"Zakłócono prawa natury" - powiedziała „Gazecie Wyborczej” Ewa Zgrabczyńska.
"To bardzo radykalne słowa" - mówi Nadleśniczy Nadleśnictwa Ustrzyki Dolne, Maciej Szpiech.
Te wilki zapędziły niedźwiadka w kierunku wsi, w zasadzie 50-80 metrów od domostw, ja nie mogłem dopuścić do tego, żeby ten niedźwiedź dogorywał, albo, jak to było ładnie nazwane, „prawa natury nim zarządzały”, w obecności ludzi i dzieci. Poza tym jest jeszcze jeden ważny element.

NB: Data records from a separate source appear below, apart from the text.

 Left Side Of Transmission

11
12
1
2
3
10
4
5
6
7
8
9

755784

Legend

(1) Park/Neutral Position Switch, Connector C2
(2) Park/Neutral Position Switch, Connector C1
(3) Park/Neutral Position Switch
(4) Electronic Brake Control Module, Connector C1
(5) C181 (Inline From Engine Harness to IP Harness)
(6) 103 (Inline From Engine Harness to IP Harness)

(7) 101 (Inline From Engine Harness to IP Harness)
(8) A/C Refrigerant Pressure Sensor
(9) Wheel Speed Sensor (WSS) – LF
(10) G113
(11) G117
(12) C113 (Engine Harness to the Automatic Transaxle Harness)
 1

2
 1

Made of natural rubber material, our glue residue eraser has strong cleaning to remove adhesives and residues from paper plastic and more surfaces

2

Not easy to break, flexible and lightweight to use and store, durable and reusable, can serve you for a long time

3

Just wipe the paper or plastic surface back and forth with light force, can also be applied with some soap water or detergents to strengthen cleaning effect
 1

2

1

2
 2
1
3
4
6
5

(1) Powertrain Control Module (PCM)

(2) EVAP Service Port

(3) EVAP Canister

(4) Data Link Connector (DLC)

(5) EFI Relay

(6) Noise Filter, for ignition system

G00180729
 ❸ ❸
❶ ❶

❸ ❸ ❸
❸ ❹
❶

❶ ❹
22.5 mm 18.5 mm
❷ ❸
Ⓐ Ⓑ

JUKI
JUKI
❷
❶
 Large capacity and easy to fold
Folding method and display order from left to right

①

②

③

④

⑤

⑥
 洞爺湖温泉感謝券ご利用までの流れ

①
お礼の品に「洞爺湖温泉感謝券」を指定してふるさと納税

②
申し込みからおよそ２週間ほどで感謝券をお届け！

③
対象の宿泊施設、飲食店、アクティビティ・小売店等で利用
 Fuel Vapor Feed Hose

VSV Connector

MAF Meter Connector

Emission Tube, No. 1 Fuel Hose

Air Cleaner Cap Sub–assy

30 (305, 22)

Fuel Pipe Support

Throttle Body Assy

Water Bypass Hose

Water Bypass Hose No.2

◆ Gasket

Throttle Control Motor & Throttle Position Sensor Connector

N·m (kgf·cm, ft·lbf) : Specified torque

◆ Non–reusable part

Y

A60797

Mianowicie, ten zwierzak wykazywał objawy chorobowe, my nie wiedzieliśmy, jaka to jest choroba
- mówi Maciej Szpiech.
Dopiero po odłowieniu misia i przebadaniu wykryto u niego bakterie od kleszcza.
Dyrektor zoo w wypowiedzi dla gazety stwierdziła, że narracja o uratowaniu niedźwiadka demonizuje wilki.
Przecież to są drapieżniki, muszą jeść i wykarmić młode
– mówiła Ewa Zgrabczyńska.
Jesteśmy dalecy od tworzenia wrogiej narracji wobec wilków. Wilk jest sprzymierzeńcem leśników
– odpowiada Maciej Szpiech. Nadleśniczy przekonuje jednak, że w obecnej sytuacji nie można było inaczej postąpić.
Ewa Zgrabczyńska nie odebrała dziś od nas telefonu.